DATA FOR THIS TASK:
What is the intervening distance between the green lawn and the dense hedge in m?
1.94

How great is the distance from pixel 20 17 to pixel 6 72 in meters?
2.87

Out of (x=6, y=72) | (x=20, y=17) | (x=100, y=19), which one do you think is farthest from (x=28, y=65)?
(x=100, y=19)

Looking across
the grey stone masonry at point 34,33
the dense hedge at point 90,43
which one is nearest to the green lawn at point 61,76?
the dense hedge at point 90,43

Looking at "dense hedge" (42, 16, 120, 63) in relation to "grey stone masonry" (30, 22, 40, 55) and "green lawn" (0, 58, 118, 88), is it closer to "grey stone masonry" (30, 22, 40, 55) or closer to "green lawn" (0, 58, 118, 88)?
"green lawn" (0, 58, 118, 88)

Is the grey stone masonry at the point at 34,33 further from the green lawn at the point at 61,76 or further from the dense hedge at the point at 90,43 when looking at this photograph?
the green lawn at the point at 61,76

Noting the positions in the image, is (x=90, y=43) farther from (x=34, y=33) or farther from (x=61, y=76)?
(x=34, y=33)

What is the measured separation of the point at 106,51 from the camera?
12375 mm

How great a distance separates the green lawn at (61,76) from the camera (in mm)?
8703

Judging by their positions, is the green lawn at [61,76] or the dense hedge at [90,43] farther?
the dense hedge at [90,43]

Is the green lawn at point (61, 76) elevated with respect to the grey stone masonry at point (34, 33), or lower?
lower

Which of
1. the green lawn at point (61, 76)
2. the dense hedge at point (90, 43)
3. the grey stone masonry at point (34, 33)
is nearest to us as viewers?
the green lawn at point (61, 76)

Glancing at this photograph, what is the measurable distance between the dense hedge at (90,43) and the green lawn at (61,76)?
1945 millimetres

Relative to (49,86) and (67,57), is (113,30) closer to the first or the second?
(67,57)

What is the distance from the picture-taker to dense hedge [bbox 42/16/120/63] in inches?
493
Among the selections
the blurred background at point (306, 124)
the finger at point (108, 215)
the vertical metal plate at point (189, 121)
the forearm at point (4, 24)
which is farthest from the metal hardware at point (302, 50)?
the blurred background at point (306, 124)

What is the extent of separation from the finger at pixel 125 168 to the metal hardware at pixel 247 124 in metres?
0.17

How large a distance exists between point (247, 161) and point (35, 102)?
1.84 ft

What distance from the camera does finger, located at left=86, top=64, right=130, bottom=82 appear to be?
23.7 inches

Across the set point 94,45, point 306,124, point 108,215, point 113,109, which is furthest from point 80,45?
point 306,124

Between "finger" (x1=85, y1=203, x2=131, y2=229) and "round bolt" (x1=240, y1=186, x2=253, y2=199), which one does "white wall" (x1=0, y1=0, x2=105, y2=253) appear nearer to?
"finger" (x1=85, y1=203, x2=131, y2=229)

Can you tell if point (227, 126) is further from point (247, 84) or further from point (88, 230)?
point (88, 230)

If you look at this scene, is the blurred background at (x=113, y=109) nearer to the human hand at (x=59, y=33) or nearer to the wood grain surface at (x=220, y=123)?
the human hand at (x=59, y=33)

EXERCISE AIM: Copy the entire listing above word for word, from its first line through its last.

TASK RESULT:
What is the intervening distance between the green lawn and the dense hedge in m?
1.94

How great is the distance from pixel 20 17 to pixel 6 72 in meters?
2.87

Out of (x=6, y=72) | (x=20, y=17) | (x=100, y=19), which one do you think is farthest from (x=28, y=65)?
(x=100, y=19)

Looking across
the grey stone masonry at point 34,33
the dense hedge at point 90,43
which one is nearest to the green lawn at point 61,76?
the dense hedge at point 90,43

Looking at "dense hedge" (42, 16, 120, 63) in relation to "grey stone masonry" (30, 22, 40, 55) and "green lawn" (0, 58, 118, 88), is it closer to "grey stone masonry" (30, 22, 40, 55) or closer to "green lawn" (0, 58, 118, 88)?
"green lawn" (0, 58, 118, 88)

Is the grey stone masonry at the point at 34,33 further from the green lawn at the point at 61,76 or further from the dense hedge at the point at 90,43 when looking at this photograph?
the green lawn at the point at 61,76

Noting the positions in the image, is (x=90, y=43) farther from (x=34, y=33) or farther from (x=61, y=76)?
(x=34, y=33)

What is the measured separation of the point at 106,51 from the camera?
12375 mm

How great a distance separates the green lawn at (61,76) from the camera (in mm)?
8703

Judging by their positions, is the green lawn at [61,76] or the dense hedge at [90,43] farther?
the dense hedge at [90,43]

Is the green lawn at point (61, 76) elevated with respect to the grey stone masonry at point (34, 33), or lower?
lower

Which of
1. the green lawn at point (61, 76)
2. the dense hedge at point (90, 43)
3. the grey stone masonry at point (34, 33)
is nearest to us as viewers?
the green lawn at point (61, 76)

Glancing at this photograph, what is the measurable distance between the dense hedge at (90,43) and the green lawn at (61,76)?
1945 millimetres

Relative to (49,86) and (67,57), is (113,30) closer to the first or the second?
(67,57)

What is the distance from the picture-taker to dense hedge [bbox 42/16/120/63] in inches?
493
Among the selections
the blurred background at point (306, 124)
the finger at point (108, 215)
the vertical metal plate at point (189, 121)
the forearm at point (4, 24)
which is farthest from the metal hardware at point (302, 50)?
the blurred background at point (306, 124)

What is the extent of separation from the finger at pixel 125 168 to the metal hardware at pixel 247 124 in metres?
0.17

How large a distance exists between point (247, 161) and point (35, 102)?
1.84 ft

What distance from the camera does finger, located at left=86, top=64, right=130, bottom=82 appear to be?
23.7 inches

Across the set point 94,45, point 306,124, point 108,215, point 113,109, which is furthest from point 80,45?
point 306,124

Between "finger" (x1=85, y1=203, x2=131, y2=229) and "round bolt" (x1=240, y1=186, x2=253, y2=199), which one does "white wall" (x1=0, y1=0, x2=105, y2=253) appear nearer to?
"finger" (x1=85, y1=203, x2=131, y2=229)

Can you tell if point (227, 126) is further from point (247, 84) or further from point (88, 230)?
point (88, 230)

If you look at this scene, is the blurred background at (x=113, y=109) nearer to the human hand at (x=59, y=33) or nearer to the wood grain surface at (x=220, y=123)?
the human hand at (x=59, y=33)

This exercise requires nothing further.